13.3 Ruimtelijke kwaliteit via het instrument kwaliteitsbijdrage
 
13.3.1 Algemeen
Het bevoegd gezag is bevoegd medewerking te verlenen aan de in de regels van dit bestemmingsplan opgenomen afwijkings- en wijzigingsregels, onder de voorwaarde, dat naast de reeds genoemde voorwaarden, tevens wordt voldaan aan de bepalingen omtrent het leveren van een kwaliteitsbijdrage, waarbij het gaat om de volgende doelstellingen en bijdragen.
 
13.3.2 Bestemming Agrarisch, Agrarisch – Agrarisch bedrijf
Binnen de bestemmingen ‘Agrarisch’ en ‘Agrarisch – Agrarisch bedrijf’ is de kwaliteitsdoelstelling gericht op het versterken van de aanwezige landschappelijke en stedenbouwkundige structuur/identiteit. Deze doelstelling kan worden bereikt door het inzetten van één of meer van de volgende maatregelen:
  1. er dient sprake te zijn van een inpassing van de nieuwe bebouwing/verharding op basis van een inpassingsplan, waarbij een en ander is afgestemd op de specifieke omgevingskenmerken (landschappelijke inpassing en ruimtelijke inpassing);
  2. versterking omliggende openbare ruimte;
  3. realiseren of versterken van landschappelijke waarden zoals beschreven in bestaande provinciale beleidskaders;
  4. behoud en herstel cultuurhistorisch waardevolle panden;
  5. vervangende nieuwbouw met hogere kwaliteit;
  6. sloop van overtollige bebouwing en/of glasbebouwing, verwijderen van verharding;
  7. inpassende beplanting;
  8. agrarisch natuurbeheer;
  9. realiseren of versterken landschappelijke waarden zoals beschreven in bestaande provinciale beleidskaders.

(Opgeslagen gegevens)
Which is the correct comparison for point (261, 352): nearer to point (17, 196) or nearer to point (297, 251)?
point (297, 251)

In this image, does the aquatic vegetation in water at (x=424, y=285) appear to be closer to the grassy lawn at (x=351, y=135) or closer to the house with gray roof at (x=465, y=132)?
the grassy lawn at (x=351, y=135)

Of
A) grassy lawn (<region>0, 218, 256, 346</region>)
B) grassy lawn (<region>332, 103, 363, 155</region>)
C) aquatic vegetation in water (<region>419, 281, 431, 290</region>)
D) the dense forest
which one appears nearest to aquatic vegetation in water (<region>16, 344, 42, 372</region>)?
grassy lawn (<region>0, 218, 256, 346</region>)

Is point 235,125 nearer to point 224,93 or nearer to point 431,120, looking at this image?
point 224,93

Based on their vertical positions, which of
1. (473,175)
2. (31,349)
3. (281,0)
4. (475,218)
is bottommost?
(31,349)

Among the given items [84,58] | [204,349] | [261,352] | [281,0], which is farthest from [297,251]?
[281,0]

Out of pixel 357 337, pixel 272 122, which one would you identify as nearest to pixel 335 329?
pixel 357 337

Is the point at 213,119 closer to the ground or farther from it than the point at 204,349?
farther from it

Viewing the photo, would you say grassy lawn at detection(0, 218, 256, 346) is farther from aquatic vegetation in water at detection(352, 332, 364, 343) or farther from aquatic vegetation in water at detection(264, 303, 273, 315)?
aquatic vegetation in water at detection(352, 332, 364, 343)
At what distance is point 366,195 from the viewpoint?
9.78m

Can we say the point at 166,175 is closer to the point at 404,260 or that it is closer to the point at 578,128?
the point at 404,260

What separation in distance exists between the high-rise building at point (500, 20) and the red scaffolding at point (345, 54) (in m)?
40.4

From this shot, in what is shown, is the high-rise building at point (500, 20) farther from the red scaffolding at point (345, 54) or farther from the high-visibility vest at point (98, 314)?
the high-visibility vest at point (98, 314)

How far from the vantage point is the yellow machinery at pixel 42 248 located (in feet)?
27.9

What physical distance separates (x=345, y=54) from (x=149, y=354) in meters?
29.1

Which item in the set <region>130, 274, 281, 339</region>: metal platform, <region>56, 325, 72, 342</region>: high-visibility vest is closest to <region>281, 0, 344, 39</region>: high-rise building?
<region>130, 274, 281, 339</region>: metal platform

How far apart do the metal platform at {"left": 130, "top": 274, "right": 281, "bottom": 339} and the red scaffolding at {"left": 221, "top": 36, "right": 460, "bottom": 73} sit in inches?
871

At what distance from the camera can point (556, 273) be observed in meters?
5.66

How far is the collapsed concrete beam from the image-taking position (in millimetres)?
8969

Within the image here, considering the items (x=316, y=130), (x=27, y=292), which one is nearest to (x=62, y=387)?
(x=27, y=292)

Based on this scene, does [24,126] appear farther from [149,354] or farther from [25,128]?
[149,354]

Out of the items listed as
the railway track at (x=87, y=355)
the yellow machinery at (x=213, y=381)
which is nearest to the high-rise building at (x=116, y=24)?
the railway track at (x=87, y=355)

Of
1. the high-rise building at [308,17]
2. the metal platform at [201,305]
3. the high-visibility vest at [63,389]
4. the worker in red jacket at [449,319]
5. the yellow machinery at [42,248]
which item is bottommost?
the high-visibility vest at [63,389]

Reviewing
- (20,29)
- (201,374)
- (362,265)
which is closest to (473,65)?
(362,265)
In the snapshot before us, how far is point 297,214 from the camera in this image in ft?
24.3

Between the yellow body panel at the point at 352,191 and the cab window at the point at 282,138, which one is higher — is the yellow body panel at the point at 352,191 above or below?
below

(Studievragen)
1. Leg in één tot drie zinnen uit waarvoor de genummerde maatregelen in de tekst over de kwaliteitsbijdrage dienen.
2. Beantwoord de volgende vraag aan de hand van de tekst over de kwaliteitsbijdrage: op basis waarvan moet nieuwe bebouwing/verharding volgens de eerste maatregel worden ingepast?
3. Zet de tekst over de kwaliteitsbijdrage voort vanaf het punt waar die ophoudt.
Deze gegevens komen uit een andere bron.

(Antwoorden)
1. Met de maatregelen kan de kwaliteitsdoelstelling binnen de bestemmingen ‘Agrarisch’ en ‘Agrarisch – Agrarisch bedrijf’ worden bereikt. Die doelstelling is het versterken van de aanwezige landschappelijke en stedenbouwkundige structuur/identiteit.

2. Op basis van een inpassingsplan dat is afgestemd op de specifieke omgevingskenmerken.

3.
4 Overgangs- en slotregels
Artikel 14 Overgangsrecht
 
14.1 Overgangsrecht bouwwerken
  1. een bouwwerk dat op het tijdstip van inwerkingtreding van het bestemmingsplan aanwezig of in uitvoering is, dan wel gebouwd kan worden krachtens een omgevingsvergunning voor het bouwen, en afwijkt van het plan, mag, mits deze afwijking naar aard en omvang niet wordt vergroot,
    1. gedeeltelijk worden vernieuwd of veranderd;
    2. na het teniet gaan ten gevolge van een calamiteit geheel worden vernieuwd of veranderd, mits de aanvraag van de omgevingsvergunning voor het bouwen wordt gedaan binnen twee jaar na de dag waarop het bouwwerk is teniet gegaan.
  2. het bevoegd gezag kan in afwijking van het eerste lid een omgevingsvergunning verlenen voor het vergroten van de inhoud van een bouwwerk als bedoeld in het eerste lid met maximaal 10%.
  3. het eerste lid is niet van toepassing op bouwwerken die weliswaar bestaan op het tijdstip van inwerkingtreding van het plan, maar zijn gebouwd zonder vergunning en in strijd met het daarvoor geldende plan, daaronder begrepen de overgangsbepaling van dat plan.
14.2 Overgangsrecht gebruik
  1. het gebruik van grond en bouwwerken dat bestond op het tijdstip van inwerkingtreding van het        bestemmingsplan en hiermee in strijd is, mag worden voortgezet.
  2. het is verboden het met het bestemmingsplan strijdige gebruik, bedoeld in het eerste lid, te veranderen of te laten veranderen in een ander met dat plan strijdig gebruik, tenzij door deze verandering de afwijking naar aard en omvang wordt verkleind.
  3. indien het gebruik, bedoeld in het eerste lid, na het tijdstip van inwerkingtreding van het plan voor een periode langer dan een jaar wordt onderbroken, is het verboden dit gebruik daarna te hervatten of te laten hervatten.
  4. het eerste lid is niet van toepassing op het gebruik dat reeds in strijd was met het voorheen geldende bestemmingsplan, daaronder begrepen de overgangsbepalingen van dat plan.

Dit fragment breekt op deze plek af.